** Opening DOCUMENT EXTRACT block **
This morning the vet came to give five of the horses - Pie, Dawn, Sugar, Scout and Misty - their intranasal strangles vaccine. The other three horses - Fred, Fritz and Charisma - use two different vets, and I believe they will also come shortly to do the strangles vaccinations. We usually do our first round of spring vaccinations (5-way: Eastern and Western encephalitis, tetanus and flu/rhino; and West Nile booster) towards the end of March, followed a bit later by the rabies and strangles vaccinations.
We've moved up our timing on the strangles vaccinations because we're taking some extra precautions due to Drifter's expected arrival in the second half of March. It turns out he may very well have had a relatively mild case of strangles about nine months ago. He lives in a small herd totaling three horses, and last May a mule was added to the herd. The mule was apparently somewhat of a rescue and came in with a bit of a snotty nose. After that, two of the three horses, including Drifter, developed what was quite likely strangles. Neither horse was terribly sick - they'd all been vaccinated - but that's what the vet thought it was although no culture was done to confirm it. Drifter did have a small abscess in his throat that burst. Both horses made a good recovery - they had a complete course of penicillin and were closely monitored - and neither has shown any sign of illness since. Drifter seemed very healthy to me when I saw him last fall, and my vet will check him over very carefully during the prepurchase exam.
I've learned a lot about strangles and its transmission over the last several weeks. Here's some good information and here's some more information. The last time I'd seen a horse who became sick with it was around 1970 when I was a teen and my horse Snow developed a full-blown case - this was in the days before vaccines - including the very enlarged abscessing glands that are typical of the disease. Strangles is a form of strep that is specific to horses, and it is very contagious although not all that persistent in the environment. The likeliest means of transmission is nose-to-nose contact and contamination of shared water tanks. Most horses, even those who get full-blown cases, recover well. The disease can be a threat to very young horses and horses with compromised immune systems, and there are occasional serious complications.
** Closing DOCUMENT EXTRACT block **
__EXERCISE__.
From the strangles text, reproduce verbatim the passage that begins with the words "This morning the" and ends with "and strangles vaccinations.".
** Opening THE DATA block **
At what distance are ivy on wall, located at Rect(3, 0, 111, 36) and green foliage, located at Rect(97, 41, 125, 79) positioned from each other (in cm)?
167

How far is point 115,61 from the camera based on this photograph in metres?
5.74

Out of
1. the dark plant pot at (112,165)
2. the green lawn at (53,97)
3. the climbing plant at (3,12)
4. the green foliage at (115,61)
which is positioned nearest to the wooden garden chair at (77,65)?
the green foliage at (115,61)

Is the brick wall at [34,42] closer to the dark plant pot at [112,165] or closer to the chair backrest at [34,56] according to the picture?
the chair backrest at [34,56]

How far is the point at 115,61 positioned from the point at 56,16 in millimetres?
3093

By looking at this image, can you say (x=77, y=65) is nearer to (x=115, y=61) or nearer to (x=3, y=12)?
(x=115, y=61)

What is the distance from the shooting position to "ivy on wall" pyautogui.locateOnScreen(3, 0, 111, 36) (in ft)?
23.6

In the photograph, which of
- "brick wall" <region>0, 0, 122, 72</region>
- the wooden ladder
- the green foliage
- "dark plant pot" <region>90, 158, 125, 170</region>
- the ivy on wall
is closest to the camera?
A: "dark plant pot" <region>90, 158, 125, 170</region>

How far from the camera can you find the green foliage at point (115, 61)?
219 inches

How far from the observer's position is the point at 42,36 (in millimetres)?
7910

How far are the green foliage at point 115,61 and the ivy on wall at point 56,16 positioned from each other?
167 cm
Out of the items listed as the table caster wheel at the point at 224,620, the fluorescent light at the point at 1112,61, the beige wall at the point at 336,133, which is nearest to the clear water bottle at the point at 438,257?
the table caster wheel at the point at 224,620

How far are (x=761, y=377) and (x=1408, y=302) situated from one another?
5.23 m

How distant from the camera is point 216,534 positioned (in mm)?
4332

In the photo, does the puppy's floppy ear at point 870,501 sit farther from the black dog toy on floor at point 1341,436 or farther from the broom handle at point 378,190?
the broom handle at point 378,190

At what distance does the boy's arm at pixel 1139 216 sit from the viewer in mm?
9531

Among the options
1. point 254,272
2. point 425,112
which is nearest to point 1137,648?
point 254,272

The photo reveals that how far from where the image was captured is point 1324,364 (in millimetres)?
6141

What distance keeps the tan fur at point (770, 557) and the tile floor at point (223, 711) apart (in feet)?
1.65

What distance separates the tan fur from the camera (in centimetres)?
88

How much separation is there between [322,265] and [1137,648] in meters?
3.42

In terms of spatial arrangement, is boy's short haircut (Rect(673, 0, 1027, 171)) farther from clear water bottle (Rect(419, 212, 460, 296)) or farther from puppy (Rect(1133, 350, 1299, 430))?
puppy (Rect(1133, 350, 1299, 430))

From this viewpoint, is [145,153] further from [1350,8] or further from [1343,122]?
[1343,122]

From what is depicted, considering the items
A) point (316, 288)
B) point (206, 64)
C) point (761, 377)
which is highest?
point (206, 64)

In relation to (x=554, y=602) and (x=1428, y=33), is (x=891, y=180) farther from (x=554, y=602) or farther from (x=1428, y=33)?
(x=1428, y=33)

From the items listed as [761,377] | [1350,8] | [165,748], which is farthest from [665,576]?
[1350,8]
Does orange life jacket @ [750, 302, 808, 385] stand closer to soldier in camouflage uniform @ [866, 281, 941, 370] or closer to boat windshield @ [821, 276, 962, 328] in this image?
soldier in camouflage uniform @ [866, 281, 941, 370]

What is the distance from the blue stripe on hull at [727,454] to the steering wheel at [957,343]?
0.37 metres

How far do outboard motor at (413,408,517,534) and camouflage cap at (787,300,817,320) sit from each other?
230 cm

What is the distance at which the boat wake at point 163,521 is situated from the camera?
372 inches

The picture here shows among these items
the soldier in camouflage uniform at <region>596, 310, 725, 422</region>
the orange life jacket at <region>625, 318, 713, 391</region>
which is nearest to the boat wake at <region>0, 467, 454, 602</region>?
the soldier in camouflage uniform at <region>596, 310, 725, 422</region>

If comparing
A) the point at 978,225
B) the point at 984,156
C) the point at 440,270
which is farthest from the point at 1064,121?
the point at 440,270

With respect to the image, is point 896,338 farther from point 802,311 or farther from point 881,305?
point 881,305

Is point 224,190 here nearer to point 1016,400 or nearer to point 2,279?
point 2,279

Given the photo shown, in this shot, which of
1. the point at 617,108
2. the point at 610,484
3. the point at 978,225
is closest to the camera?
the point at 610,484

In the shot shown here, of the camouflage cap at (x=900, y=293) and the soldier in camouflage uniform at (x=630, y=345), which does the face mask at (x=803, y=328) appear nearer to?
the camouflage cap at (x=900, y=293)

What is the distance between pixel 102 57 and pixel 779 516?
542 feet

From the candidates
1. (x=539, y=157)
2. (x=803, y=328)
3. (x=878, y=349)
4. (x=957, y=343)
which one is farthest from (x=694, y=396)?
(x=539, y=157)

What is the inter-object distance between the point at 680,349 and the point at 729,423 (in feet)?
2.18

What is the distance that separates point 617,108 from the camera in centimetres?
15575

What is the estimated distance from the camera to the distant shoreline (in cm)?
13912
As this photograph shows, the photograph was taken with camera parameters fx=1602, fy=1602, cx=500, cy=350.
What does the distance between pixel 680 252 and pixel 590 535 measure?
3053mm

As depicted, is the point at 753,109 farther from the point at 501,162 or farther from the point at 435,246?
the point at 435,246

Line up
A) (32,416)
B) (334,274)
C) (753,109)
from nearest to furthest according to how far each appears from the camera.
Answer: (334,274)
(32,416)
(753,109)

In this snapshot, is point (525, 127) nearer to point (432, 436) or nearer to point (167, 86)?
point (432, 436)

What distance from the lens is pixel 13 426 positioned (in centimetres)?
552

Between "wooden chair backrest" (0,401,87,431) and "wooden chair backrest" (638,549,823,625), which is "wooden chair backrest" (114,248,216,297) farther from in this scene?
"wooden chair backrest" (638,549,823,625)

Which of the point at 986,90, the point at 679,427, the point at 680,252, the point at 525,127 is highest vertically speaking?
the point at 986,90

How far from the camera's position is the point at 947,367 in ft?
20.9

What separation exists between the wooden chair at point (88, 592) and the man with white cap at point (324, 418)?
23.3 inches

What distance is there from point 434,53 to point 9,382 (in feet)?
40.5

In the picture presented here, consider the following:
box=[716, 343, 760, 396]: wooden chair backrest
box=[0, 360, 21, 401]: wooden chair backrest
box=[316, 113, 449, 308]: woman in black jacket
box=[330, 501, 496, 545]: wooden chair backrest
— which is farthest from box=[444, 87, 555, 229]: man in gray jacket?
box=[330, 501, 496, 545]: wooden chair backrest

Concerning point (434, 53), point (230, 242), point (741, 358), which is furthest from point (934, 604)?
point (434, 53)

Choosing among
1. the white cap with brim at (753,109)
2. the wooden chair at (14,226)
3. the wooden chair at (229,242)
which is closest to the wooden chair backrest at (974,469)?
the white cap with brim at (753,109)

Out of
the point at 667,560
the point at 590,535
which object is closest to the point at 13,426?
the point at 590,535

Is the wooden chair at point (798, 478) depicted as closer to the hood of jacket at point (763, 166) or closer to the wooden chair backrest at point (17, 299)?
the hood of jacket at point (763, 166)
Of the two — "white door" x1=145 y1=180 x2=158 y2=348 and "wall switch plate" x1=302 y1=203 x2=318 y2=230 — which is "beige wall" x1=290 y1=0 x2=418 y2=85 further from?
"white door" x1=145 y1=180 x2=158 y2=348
** Closing THE DATA block **
__SOLVED EXERCISE__.
This morning the vet came to give five of the horses - Pie, Dawn, Sugar, Scout and Misty - their intranasal strangles vaccine. The other three horses - Fred, Fritz and Charisma - use two different vets, and I believe they will also come shortly to do the strangles vaccinations. We usually do our first round of spring vaccinations (5-way: Eastern and Western encephalitis, tetanus and flu/rhino; and West Nile booster) towards the end of March, followed a bit later by the rabies and strangles vaccinations.